Lockdowns have economic and social costs for world’s poorest families

25 August 2020
Key Researchers
Dr Andrew Baldi
Research Officer
Low socioeconomic families – and particularly women – experienced increased financial hardship, food insecurity, domestic violence and mental health challenges during COVID-19 lockdown measures in Bangladesh, a new research study shows.
Woman carrying baby
A woman and her child in Bangladesh. Our researchers
have revealed the impacts of COVID-19 on women and
their families in rural Bangladesh.
Image credit: Manzur Alam on Unsplash

In the first study of its kind, Australian and Bangladeshi researchers documented the impacts of the COVID-19 pandemic and associated lockdown measures on the wellbeing of women and their families in rural Bangladesh. The study found that low socioeconomic families experienced a range of economic and mental health challenges during the two-month stay-at-home order, and women reported an increase in intimate partner violence.

The study, published today in Lancet Global Health, suggests in the event of future public health lockdowns, the wellbeing of families – and particularly women – needs be actively addressed.

At a glance

  • Australian and Bangladeshi researchers, in the first study of its kind, joined forces to study the impact of lockdown measures in a rural community in Bangladesh.
  • Lockdown measures enforced due to the COVID-19 pandemic caused many families’ incomes to drop below the international poverty line.
  • There was an increase in food insecurity, depression, anxiety and domestic violence during the lockdown period.

Devastating impacts of lockdown

Researchers looking at computer

Study authors Associate Professor Sant-Rayn Pasricha (left)
and Dr Andrew Baldi

Like many countries around the world, Bangladesh used stay-at-home (or lockdown) orders to limit the spread of COVID-19 in April and May 2020. Using an existing research network in Bangladesh, a collaborative team led by the Walter and Eliza Hall Institute and the International Centre for Diarrhoeal Diseases Research in Bangladesh was able to measure the impact of the lockdown on financial stability, food security, mental health and domestic violence in 2424 families in a rural Bangladesh community.

The impact of the lockdown on households was worrying, said Associate Professor Sant-Rayn Pasricha from the Walter and Eliza Hall Institute.

“While the lockdown was an essential public health measure to prevent the spread of COVID-19, we were concerned about the problems it could pose for the families in our study,” Associate Professor Pasricha said. “Comparing how families were faring before and during lockdown, we observed substantial financial and mental health pressures experienced during lockdown.”

The study revealed 96 per cent of families experienced a reduction in employment and 91 per considered themselves to be financially unstable.

“During the lockdown, almost half (47 per cent) of families saw their earnings drop below the international poverty line of US$1.90 per day,” Associate Professor Pasricha said. “Seventy per cent experienced food insecurity, with one in six families running out of food, going hungry or missing meals.”

Listed records
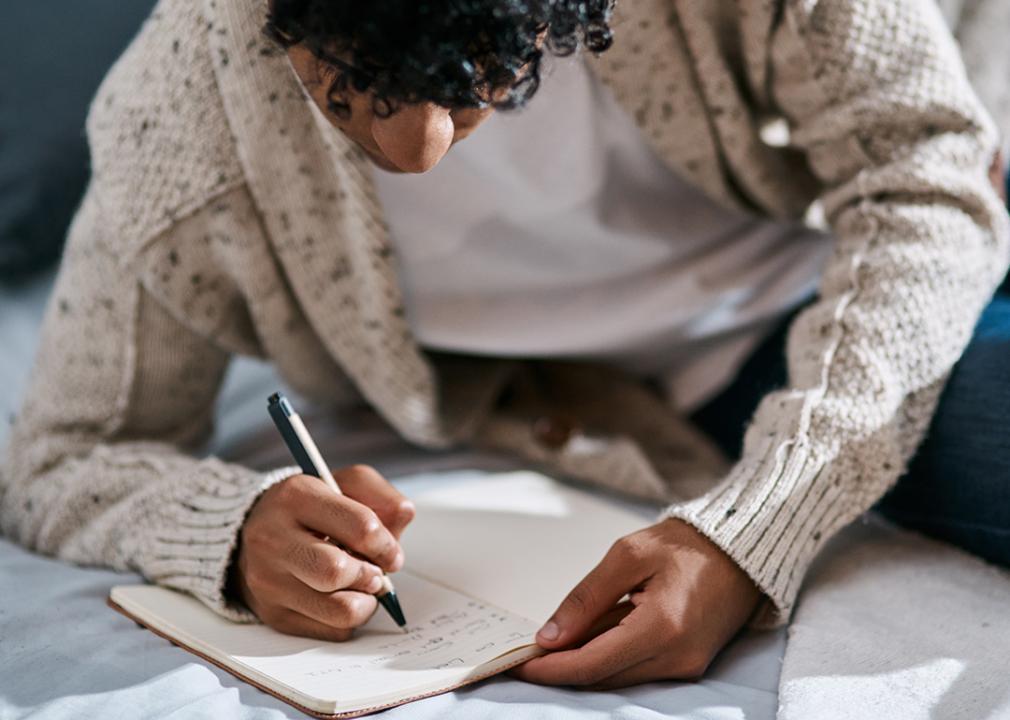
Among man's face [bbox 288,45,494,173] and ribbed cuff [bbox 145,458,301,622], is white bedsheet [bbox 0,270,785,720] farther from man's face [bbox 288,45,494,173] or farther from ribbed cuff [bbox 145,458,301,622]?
man's face [bbox 288,45,494,173]

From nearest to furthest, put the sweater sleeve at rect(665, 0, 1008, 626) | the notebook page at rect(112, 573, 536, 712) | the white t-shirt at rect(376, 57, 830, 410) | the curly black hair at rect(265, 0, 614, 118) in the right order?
the curly black hair at rect(265, 0, 614, 118) → the notebook page at rect(112, 573, 536, 712) → the sweater sleeve at rect(665, 0, 1008, 626) → the white t-shirt at rect(376, 57, 830, 410)

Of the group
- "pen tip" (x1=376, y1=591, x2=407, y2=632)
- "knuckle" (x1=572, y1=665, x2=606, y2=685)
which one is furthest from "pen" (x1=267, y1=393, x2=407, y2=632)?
"knuckle" (x1=572, y1=665, x2=606, y2=685)

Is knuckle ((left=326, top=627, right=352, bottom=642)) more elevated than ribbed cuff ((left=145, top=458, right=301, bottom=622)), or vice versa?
ribbed cuff ((left=145, top=458, right=301, bottom=622))

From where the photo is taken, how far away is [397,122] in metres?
0.47

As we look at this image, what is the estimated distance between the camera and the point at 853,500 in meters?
0.63

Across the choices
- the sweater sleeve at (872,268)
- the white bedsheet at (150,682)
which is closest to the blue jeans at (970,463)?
the sweater sleeve at (872,268)

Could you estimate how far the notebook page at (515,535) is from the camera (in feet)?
2.03

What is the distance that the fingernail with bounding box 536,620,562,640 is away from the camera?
541mm

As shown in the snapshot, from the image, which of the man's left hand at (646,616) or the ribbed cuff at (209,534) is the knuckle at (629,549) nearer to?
the man's left hand at (646,616)

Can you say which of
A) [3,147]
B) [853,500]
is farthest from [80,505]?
[853,500]

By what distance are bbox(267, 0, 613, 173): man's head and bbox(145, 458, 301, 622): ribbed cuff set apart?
0.24 m

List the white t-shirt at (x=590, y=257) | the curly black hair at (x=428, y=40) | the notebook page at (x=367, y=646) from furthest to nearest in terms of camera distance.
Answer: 1. the white t-shirt at (x=590, y=257)
2. the notebook page at (x=367, y=646)
3. the curly black hair at (x=428, y=40)

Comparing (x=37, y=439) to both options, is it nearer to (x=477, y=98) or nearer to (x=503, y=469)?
(x=503, y=469)

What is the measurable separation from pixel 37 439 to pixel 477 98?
1.66 feet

Activity
Continue the article on the COVID-19 lockdown's toll on rural Bangladeshi families, starting after its last sentence.

Solved exercise
The lockdown also had mental health impacts, with women showing an increase in depression symptoms, and 68 per cent of participants reporting their anxiety level had increased. Concerningly, among the women who reported emotional, physical or sexual violence from their intimate partner, more than half reported violence had increased since lockdown.

Families need more support

Associate Professor Pasricha said the study indicated the lockdown had unintended yet devastating outcomes for the families.

“Stay-at-home orders lasting more than two months, in a rural South Asian setting, have inflicted an enormous economic and psychosocial burden on women and their families,” he said.

Associate Professor Pasricha said the results reflected similar studies that indicated the flow-on effect of stay-at-home orders to food security and nutrition would be experienced globally.

“The marked increase in severe food insecurity in our study population shows the impact of economic pressure on food access and supports modelling to suggest the pandemic could have a catastrophic effect on food security and consequently on nutrition worldwide.

“Our study, which is the first of its kind, highlights the need for wide-reaching welfare and other forms of financial support for families impacted by lockdown measures, not only for those on low incomes. Crucially, social support is needed to protect women’s safety and it is essential that domestic violence intervention services remain accessible during lockdown,” he said.

Bangladeshi Principal investigator, Dr Jena Hamadani, International Centre for Diarrhoeal Diseases Research, Bangladesh, said she hoped the research would help inform governments about the need for welfare support for people in rural communities in low and middle income countries during lockdowns.

“We hope our findings will be valuable for public health officials, and will inform and improve future public health measures, should lockdowns continue,” Dr Hamadani said.

The research was funded by the Australian National Health and Medical Research Council and the Victorian Government, and was conducted in partnership with the Doherty Institute and Monash University.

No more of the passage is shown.